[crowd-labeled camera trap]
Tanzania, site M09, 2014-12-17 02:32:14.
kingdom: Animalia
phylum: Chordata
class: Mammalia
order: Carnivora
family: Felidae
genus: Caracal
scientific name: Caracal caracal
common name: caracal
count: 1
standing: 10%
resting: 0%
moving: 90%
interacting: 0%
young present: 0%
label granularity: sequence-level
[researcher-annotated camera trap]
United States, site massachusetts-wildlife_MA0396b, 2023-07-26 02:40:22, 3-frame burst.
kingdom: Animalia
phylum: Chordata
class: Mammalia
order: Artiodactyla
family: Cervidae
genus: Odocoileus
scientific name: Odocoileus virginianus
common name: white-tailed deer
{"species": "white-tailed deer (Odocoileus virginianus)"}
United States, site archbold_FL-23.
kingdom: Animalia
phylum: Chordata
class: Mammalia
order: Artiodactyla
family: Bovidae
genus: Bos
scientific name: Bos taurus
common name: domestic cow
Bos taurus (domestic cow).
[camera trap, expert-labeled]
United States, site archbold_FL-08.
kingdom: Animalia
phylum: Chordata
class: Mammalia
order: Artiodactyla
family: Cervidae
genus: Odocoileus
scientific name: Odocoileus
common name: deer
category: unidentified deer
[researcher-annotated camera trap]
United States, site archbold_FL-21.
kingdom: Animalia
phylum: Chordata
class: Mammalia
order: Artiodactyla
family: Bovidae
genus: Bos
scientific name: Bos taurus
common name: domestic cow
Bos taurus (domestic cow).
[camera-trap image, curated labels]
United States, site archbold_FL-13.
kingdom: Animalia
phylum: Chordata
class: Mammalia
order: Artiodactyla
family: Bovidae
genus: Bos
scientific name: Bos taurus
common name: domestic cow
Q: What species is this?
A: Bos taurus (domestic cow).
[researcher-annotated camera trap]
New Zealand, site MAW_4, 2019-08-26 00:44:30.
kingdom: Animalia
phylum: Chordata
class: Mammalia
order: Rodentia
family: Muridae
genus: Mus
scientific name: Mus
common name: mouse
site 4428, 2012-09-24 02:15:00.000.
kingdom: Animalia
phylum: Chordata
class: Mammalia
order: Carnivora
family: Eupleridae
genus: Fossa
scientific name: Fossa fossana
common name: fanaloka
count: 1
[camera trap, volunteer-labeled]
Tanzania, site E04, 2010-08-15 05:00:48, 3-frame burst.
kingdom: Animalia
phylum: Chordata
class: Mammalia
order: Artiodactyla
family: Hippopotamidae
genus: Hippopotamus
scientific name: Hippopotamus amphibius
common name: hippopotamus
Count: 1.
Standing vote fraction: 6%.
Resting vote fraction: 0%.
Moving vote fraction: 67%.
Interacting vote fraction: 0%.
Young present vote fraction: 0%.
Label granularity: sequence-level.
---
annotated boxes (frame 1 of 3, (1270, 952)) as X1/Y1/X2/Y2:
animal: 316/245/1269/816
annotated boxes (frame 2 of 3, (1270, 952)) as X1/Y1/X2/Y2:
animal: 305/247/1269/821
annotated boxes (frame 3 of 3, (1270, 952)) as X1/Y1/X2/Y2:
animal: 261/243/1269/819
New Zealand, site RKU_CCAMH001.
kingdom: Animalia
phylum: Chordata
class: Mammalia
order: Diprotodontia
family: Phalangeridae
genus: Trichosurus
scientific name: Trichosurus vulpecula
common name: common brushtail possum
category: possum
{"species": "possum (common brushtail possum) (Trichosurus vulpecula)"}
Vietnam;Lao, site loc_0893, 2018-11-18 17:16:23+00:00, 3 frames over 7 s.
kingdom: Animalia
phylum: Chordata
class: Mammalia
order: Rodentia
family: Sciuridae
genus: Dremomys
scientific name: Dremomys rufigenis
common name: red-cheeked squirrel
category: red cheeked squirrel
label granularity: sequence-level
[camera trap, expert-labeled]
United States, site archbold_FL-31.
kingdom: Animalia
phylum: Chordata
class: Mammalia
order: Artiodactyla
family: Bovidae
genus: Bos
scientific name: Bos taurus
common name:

--------------------

• Task objective: If a line above holds the string "States", return it as it stands.

• Written response:
United States, site massachusetts-wildlife_MA0396b, 2023-07-26 02:40:22, 3-frame burst.
United States, site archbold_FL-23.
United States, site archbold_FL-08.
United States, site archbold_FL-21.
United States, site archbold_FL-13.
United States, site archbold_FL-31.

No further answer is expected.